**Your task**
Reproduce the passage on putative disease subtypes from "Putative disease subtypes" to "21–24, see Methods).".

**Text section**
⁂
Putative disease subtypes based on expression profiles
Cortical dysfunction is implicated in neurological and neuropsychiatric diseases, including amyotrophic lateral sclerosis (ALS), Alzheimer’s disease (ALZ), ASD, ciliopathies (CIL), and schizophrenia (SCZ). Genes that increase the risk for these diseases were recently identified47,48,49,50,51,52. To determine if these disease-associated genes are expressed broadly or specifically in developing cortical cell types, we hierarchically clustered the cellular expression profiles of these genes. We defined classes of disease-linked genes with shared cellular expression at the individual cell type level and summarized across broader cellular classes (Figs. 4, 5, Supplementary Figures 21–24, see Methods).
Genes mutated in ciliopathies segregated into four subtypes (Fig. 4). The largest class of genes exhibited expression almost exclusively in the choroid plexus (Subtype 1), whereas the other subtypes contained genes expressed primarily in proliferative cells (Subtype 2), neurons (Subtype 3), and glia (Subtype 4). We hypothesized that these subtypes might therefore exhibit differences in the prevalence of certain clinical phenotypes, including microcephaly, hydrocephaly, axonal tract defects, or intellectual disability. We tabulated the number of genes in each expression subtype that were associated with each clinical phenotype, and indeed found a statistically significant association suggesting that these clinical phenotypes were distributed non-randomly among the four subtypes identified (Fisher’s exact test, p = 0.0406). We then inspected other disorders where genotype-phenotype associations are less well understood (Fig. 5). Ten of the ALS-associated genes (e.g., C9ORF72, Optn, Sod1) were expressed much more highly in non-neuronal cells thereby defining Subtype 2. The majority of the 14 genes linked to Alzheimer’s disease (e.g., Apoe, Trem2, Picalm, Cr1l, Cd2ap) were expressed predominantly in non-neuronal cells, especially microglia. Recent studies suggest that microglia contribute to neurodegeneration in Alzheimer’s disease53,54. ASD Subtype 1 contained numerous synaptic transmission genes (e.g., Grin2b, Scn2a1) expressed most highly in neuronal populations, consistent with the previous subtyping based on gene ontology and molecular pathway analyses55. The remaining five ASD subtypes contained chromatin modifiers and transcriptional regulators, which gene ontology-based methods generally collapse into a smaller number of groups, but whose expression patterns differed across cell types and age. Genes linked to SCZ segregated into six subtypes, each with a unique pattern of cell- and age-specific expression. Together, these data demonstrate that cell-specific expression patterns but also age (and likely other factors, including sex) are important in determining the effects of these mutations on the brain and cellular vulnerabilities associated with expressing disease-linked gene mutations.
⁂
**Data for review**
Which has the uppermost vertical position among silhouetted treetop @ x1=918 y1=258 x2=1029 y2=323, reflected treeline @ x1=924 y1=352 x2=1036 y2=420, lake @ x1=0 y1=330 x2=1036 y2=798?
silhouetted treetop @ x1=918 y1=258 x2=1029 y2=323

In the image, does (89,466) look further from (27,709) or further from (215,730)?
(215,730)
⁂
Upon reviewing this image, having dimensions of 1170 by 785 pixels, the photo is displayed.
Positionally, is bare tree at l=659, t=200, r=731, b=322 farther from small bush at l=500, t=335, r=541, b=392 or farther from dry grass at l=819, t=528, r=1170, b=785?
⁂
**Solution for this task**
Putative disease subtypes based on expression profiles
Cortical dysfunction is implicated in neurological and neuropsychiatric diseases, including amyotrophic lateral sclerosis (ALS), Alzheimer’s disease (ALZ), ASD, ciliopathies (CIL), and schizophrenia (SCZ). Genes that increase the risk for these diseases were recently identified47,48,49,50,51,52. To determine if these disease-associated genes are expressed broadly or specifically in developing cortical cell types, we hierarchically clustered the cellular expression profiles of these genes. We defined classes of disease-linked genes with shared cellular expression at the individual cell type level and summarized across broader cellular classes (Figs. 4, 5, Supplementary Figures 21–24, see Methods).